In recent years the Egyptian authorities have ramped up harassment of civil society through a repressive law imposing harsh restrictions on NGOs, and have launched criminal investigations against dozens of human rights defenders and NGO staff for “receiving foreign funding”. Investigative judges have also ordered a travel ban against at least 31 NGO staff, and asset freezes of 10 individuals and seven organizations. Dozens of human rights defenders are being held in lengthy pre-trial detention on absurd charges.

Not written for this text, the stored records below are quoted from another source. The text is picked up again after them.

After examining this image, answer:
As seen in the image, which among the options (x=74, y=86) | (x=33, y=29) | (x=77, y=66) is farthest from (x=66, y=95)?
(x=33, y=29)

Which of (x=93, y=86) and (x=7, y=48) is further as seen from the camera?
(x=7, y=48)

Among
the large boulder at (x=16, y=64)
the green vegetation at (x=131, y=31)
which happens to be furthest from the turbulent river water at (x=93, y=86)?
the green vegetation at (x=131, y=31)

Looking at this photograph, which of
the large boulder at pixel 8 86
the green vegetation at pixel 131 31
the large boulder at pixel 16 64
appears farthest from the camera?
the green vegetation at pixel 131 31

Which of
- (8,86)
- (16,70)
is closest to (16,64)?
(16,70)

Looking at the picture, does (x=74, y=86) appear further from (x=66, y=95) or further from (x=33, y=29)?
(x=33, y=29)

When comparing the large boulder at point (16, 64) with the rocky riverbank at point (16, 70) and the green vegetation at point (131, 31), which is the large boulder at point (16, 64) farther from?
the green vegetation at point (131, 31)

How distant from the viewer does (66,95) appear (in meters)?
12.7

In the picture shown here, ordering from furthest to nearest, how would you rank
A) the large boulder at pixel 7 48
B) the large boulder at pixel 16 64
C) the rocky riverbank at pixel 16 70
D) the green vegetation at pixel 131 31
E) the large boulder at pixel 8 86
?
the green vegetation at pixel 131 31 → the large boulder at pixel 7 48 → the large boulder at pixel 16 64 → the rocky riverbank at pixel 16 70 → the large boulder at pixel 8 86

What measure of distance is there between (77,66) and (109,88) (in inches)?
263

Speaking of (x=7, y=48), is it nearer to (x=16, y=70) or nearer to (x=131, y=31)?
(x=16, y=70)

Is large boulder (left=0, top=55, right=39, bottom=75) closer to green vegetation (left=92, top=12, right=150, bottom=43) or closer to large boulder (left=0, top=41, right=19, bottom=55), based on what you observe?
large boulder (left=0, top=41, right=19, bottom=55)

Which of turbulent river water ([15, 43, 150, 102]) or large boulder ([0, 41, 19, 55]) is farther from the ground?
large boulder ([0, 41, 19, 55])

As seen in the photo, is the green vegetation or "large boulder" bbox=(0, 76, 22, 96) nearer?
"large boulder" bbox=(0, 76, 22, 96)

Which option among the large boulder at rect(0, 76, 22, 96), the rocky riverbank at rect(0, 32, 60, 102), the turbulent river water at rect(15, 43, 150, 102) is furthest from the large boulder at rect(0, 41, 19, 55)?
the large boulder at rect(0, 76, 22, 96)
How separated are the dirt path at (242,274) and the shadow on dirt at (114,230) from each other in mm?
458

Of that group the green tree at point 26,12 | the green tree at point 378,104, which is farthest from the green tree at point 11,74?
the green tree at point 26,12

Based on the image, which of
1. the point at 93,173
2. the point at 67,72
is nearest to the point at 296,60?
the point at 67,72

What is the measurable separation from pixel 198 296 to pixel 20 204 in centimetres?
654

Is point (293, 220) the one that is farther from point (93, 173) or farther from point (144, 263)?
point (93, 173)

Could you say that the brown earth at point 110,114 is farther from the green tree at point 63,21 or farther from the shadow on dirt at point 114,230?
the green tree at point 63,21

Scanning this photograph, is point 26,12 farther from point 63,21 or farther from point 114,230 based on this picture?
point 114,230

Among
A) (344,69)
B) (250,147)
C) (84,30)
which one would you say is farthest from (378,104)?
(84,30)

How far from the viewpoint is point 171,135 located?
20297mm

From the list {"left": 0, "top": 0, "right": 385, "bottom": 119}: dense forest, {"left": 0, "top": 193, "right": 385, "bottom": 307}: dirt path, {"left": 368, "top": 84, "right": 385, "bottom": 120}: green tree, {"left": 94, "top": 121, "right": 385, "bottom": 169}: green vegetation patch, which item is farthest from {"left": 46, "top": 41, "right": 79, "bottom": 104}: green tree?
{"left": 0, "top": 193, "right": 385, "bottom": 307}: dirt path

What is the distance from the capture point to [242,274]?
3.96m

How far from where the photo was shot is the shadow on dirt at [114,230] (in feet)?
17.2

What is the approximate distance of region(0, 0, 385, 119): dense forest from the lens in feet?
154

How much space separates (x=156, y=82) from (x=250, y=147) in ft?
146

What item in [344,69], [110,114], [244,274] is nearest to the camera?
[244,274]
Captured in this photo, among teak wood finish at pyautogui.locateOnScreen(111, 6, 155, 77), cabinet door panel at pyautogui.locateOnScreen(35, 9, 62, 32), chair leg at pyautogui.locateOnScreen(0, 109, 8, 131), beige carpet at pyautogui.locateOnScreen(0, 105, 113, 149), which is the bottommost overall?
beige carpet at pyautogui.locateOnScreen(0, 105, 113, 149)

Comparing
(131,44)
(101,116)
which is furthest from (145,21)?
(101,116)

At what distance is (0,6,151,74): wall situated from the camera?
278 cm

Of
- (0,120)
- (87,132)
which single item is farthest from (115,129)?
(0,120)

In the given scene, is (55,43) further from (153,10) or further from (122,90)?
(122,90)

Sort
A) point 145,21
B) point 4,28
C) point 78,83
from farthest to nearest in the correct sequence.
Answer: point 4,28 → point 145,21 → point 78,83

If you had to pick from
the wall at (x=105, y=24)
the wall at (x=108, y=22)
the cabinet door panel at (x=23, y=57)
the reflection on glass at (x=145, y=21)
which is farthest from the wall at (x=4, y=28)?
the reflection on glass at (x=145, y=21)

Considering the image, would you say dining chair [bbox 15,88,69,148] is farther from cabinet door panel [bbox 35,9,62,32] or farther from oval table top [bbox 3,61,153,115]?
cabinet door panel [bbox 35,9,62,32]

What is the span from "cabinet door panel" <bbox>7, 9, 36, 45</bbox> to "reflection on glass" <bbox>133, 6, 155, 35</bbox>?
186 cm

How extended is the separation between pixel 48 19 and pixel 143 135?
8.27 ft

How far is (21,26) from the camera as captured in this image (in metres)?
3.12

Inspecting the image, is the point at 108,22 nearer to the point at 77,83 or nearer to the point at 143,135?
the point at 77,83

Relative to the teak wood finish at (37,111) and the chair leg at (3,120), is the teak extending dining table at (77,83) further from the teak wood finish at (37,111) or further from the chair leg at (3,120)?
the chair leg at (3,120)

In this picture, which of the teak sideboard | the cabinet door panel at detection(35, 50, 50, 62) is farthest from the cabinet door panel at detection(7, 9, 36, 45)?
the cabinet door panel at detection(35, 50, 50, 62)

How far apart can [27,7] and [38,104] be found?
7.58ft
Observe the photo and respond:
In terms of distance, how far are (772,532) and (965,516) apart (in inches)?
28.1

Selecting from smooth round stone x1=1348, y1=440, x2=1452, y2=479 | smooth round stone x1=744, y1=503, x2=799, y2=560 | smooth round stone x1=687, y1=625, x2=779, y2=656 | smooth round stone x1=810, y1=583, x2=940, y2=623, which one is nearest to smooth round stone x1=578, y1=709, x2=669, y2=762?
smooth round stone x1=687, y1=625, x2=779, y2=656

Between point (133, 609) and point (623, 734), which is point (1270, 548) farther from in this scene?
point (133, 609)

The selective targeting of human rights defenders and the timing in relation to specific political events suggests this wave of attacks is politically, rather than financially, motivated. The list of individuals and organizations targeted in this campaign of phishing attacks has significant overlaps with those targeted in an older phishing attack wave, known as Nile Phish, disclosed in 2017 by Citizen Lab and the Egyptian Initiative for Personal Rights (EIPR). Almost all the targets of Nile Phish were being investigated by the Egyptian authorities in relation to “foreign funding”.

“We are urging Egyptian human rights defenders to be vigilant and to contact Amnesty Tech if they receive any suspicious emails,” said Ramy Raoof.

“Until the Egyptian government ends its appalling assault on civil society, activists and human rights defenders must ensure they are keeping themselves safe while they carry out their important work.”